Все началось со стука в дверь. Тук-тук. Часы светились зелеными буквами, которые показывали: «далеко за полночь». На границе сна и яви непонятно было, от чего такое эхо. От тихого тук-тук, или это мне приснилось? Буквы на циферблате между тем сменили свои зеленые символы на: «очень ранее утро». Тих-тих повторилось вновь. Так и есть. Стучат. Не звонят, дверь не ломают, криков не слышно, возни или шорохов каких… ничего не слышно. До рассвета замерло все. И опять: «тих-тих…» Да… До чего же робко, и до чего же громко это едва слышное тих-тих. Теплая половина кровати после третьего стука в дверь перевернулась с боку на бок, и произнесла невнятно, сквозь одеяла и подушки:
- Стучаться что ли…
В голосе сонное безразличие и нежелание выныривать на поверхность. Пусть кто-нибудь другой… Я например… Или кошка, навострившая уши… Или соседи, на худой конец… Теплая половина упорно не хотела возвращаться в реальный мир. Кто-то должен разобраться. Ну, или может, все само собой. Утрясется, устаканится, устучится…Неизвестный дятел, однако, дело свое знал крепко, и по всему, отступать от задуманного не собирался. Он клюнул еще два раза.
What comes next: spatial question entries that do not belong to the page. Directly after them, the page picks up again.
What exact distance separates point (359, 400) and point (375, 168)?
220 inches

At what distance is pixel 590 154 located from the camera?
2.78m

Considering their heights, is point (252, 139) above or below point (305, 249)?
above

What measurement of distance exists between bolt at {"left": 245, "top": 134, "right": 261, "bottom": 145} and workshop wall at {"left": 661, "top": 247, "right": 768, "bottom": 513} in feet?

Если бы я взялся измерять промежутки между его настойчивыми и неслышными сигналами, бьюсь об заклад, все было выверено до доли секунды. Какой-то механический стучало. Механическое – значит бездушное, бездушное – значит не уймется ни за что на свете. Свои радостные мысли я перечислять не буду. Ничего нового. Единственная дилемма, как бы сделать так, что бы промеж глаз по максимуму, и в то же время пульс не сбился, и после того как я его устучу, сам смог бы безмятежно и спокойно продолжать досыпать сладкие, очень ранние.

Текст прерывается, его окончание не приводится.